▶ **GOAL**: Print the listing that follows, character for character.

▶ **ENTRIES SHOWN**:
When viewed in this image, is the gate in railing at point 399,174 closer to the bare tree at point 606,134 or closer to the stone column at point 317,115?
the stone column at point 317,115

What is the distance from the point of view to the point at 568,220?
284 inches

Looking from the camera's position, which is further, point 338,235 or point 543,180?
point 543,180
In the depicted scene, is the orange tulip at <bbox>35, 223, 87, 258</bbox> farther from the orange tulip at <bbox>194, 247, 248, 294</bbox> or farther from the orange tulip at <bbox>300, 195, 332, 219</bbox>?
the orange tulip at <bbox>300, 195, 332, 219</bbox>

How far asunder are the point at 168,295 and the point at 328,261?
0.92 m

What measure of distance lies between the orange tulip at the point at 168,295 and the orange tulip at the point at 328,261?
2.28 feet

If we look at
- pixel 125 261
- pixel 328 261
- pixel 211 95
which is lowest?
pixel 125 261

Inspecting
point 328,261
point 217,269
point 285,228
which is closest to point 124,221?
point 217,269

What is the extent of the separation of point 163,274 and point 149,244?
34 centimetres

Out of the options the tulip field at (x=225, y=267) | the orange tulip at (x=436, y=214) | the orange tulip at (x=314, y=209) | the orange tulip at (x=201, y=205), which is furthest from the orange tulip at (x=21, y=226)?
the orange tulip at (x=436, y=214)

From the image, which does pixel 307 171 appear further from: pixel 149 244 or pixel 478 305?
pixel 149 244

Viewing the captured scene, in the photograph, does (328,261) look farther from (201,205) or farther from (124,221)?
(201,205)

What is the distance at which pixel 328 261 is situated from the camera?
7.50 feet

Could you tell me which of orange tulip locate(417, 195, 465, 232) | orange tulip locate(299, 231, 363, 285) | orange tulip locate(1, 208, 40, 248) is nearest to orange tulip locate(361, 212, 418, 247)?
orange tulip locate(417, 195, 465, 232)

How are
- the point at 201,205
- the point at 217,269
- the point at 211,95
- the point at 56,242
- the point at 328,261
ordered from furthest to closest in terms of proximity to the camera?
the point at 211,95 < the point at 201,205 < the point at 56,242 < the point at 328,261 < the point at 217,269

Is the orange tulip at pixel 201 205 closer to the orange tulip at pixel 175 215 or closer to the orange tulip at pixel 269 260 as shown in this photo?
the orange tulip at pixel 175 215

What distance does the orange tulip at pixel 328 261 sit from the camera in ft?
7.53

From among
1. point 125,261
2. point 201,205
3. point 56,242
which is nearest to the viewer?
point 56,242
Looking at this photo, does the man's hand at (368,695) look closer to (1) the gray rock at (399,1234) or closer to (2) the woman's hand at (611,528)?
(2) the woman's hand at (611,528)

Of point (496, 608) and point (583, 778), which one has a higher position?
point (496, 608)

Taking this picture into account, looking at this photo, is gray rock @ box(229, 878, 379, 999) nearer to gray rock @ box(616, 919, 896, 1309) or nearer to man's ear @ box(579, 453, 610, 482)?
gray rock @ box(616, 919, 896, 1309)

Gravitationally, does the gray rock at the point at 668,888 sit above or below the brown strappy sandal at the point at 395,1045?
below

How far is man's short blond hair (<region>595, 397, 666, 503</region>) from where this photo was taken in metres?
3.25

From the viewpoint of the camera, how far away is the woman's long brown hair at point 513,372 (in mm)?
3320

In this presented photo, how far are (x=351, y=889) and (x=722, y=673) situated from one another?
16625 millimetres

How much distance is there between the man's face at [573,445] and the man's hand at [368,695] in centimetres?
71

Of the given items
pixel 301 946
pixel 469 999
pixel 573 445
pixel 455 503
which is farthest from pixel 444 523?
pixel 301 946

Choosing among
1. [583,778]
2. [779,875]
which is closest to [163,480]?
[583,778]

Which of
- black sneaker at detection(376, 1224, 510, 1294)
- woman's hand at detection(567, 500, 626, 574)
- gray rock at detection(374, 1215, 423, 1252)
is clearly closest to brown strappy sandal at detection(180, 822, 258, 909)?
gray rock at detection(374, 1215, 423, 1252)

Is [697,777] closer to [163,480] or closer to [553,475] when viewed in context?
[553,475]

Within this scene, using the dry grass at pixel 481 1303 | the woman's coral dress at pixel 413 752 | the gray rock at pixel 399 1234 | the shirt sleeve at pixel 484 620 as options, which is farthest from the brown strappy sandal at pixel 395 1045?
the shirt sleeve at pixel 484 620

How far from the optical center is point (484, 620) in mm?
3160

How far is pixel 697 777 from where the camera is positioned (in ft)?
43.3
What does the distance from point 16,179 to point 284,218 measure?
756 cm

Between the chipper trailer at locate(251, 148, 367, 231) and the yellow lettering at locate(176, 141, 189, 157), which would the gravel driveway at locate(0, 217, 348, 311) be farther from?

▶ **WRITTEN RESPONSE**:
When viewed in this image, is the gate in railing at point 399,174 closer to the bare tree at point 606,134 or closer to the stone column at point 317,115?
the stone column at point 317,115

What is the distance from the point of view to the point at 568,220?
284 inches

Looking from the camera's position, which is further, point 338,235 or point 543,180?
point 543,180
In the depicted scene, is the orange tulip at <bbox>35, 223, 87, 258</bbox> farther from the orange tulip at <bbox>194, 247, 248, 294</bbox> or farther from the orange tulip at <bbox>300, 195, 332, 219</bbox>?
the orange tulip at <bbox>300, 195, 332, 219</bbox>

How far asunder are the point at 168,295 and the point at 328,261?
0.92 m

What measure of distance lies between the orange tulip at the point at 168,295 and the orange tulip at the point at 328,261?
2.28 feet

If we look at
- pixel 125 261
- pixel 328 261
- pixel 211 95
which is lowest?
pixel 125 261

Inspecting
point 328,261
point 217,269
point 285,228
which is closest to point 124,221?
point 217,269

What is the extent of the separation of point 163,274 and point 149,244?
34 centimetres

Out of the options the tulip field at (x=225, y=267) | the orange tulip at (x=436, y=214) | the orange tulip at (x=314, y=209) | the orange tulip at (x=201, y=205), which is furthest from the orange tulip at (x=21, y=226)?
the orange tulip at (x=436, y=214)

From the image, which does pixel 307 171 appear further from: pixel 149 244 or pixel 478 305?
pixel 149 244

Viewing the captured scene, in the photograph, does (328,261) look farther from (201,205) or farther from (124,221)?
(201,205)

What is the distance at which pixel 328 261 is situated from the camera?
7.50 feet

Could you tell me which of orange tulip locate(417, 195, 465, 232) | orange tulip locate(299, 231, 363, 285) | orange tulip locate(1, 208, 40, 248) is nearest to orange tulip locate(361, 212, 418, 247)?
orange tulip locate(417, 195, 465, 232)

How are
- the point at 201,205
- the point at 217,269
- the point at 211,95
- the point at 56,242
- the point at 328,261
ordered from furthest to closest in terms of proximity to the camera?
the point at 211,95 < the point at 201,205 < the point at 56,242 < the point at 328,261 < the point at 217,269

Is the orange tulip at pixel 201 205 closer to the orange tulip at pixel 175 215 or closer to the orange tulip at pixel 269 260 as shown in this photo?
the orange tulip at pixel 175 215

What distance does the orange tulip at pixel 328 261 sit from the camera in ft?
7.53

From among
1. point 125,261
2. point 201,205
3. point 56,242
which is nearest to the viewer?
point 56,242
Looking at this photo, does the man's hand at (368,695) look closer to (1) the gray rock at (399,1234) or closer to (2) the woman's hand at (611,528)?
(2) the woman's hand at (611,528)

Of point (496, 608) and point (583, 778), which one has a higher position?
point (496, 608)

Taking this picture into account, looking at this photo, is gray rock @ box(229, 878, 379, 999) nearer to gray rock @ box(616, 919, 896, 1309) or nearer to man's ear @ box(579, 453, 610, 482)?
gray rock @ box(616, 919, 896, 1309)

Gravitationally, does the gray rock at the point at 668,888 sit above or below the brown strappy sandal at the point at 395,1045?
below

How far is man's short blond hair (<region>595, 397, 666, 503</region>) from where this photo was taken in metres?
3.25

From the viewpoint of the camera, how far away is the woman's long brown hair at point 513,372 (in mm)?
3320

In this presented photo, how far are (x=351, y=889) and (x=722, y=673) situated from one another?
16625 millimetres

How much distance is there between the man's face at [573,445] and the man's hand at [368,695] in centimetres?
71

Of the given items
pixel 301 946
pixel 469 999
pixel 573 445
pixel 455 503
which is farthest from pixel 444 523?
pixel 301 946

Choosing among
1. [583,778]
2. [779,875]
which is closest to [163,480]?
[583,778]

Which of
- black sneaker at detection(376, 1224, 510, 1294)
- woman's hand at detection(567, 500, 626, 574)
- gray rock at detection(374, 1215, 423, 1252)
is clearly closest to brown strappy sandal at detection(180, 822, 258, 909)?
gray rock at detection(374, 1215, 423, 1252)

Is [697,777] closer to [163,480] or closer to [553,475] when viewed in context?
[553,475]

Within this scene, using the dry grass at pixel 481 1303 | the woman's coral dress at pixel 413 752 | the gray rock at pixel 399 1234 | the shirt sleeve at pixel 484 620 as options, which is farthest from the brown strappy sandal at pixel 395 1045?
the shirt sleeve at pixel 484 620

How far from the optical center is point (484, 620) in mm?
3160

How far is pixel 697 777 from where the camera is positioned (in ft)?
43.3
What does the distance from point 16,179 to point 284,218 measure?
756 cm

Between the chipper trailer at locate(251, 148, 367, 231) and the yellow lettering at locate(176, 141, 189, 157), which would the gravel driveway at locate(0, 217, 348, 311) be farther from?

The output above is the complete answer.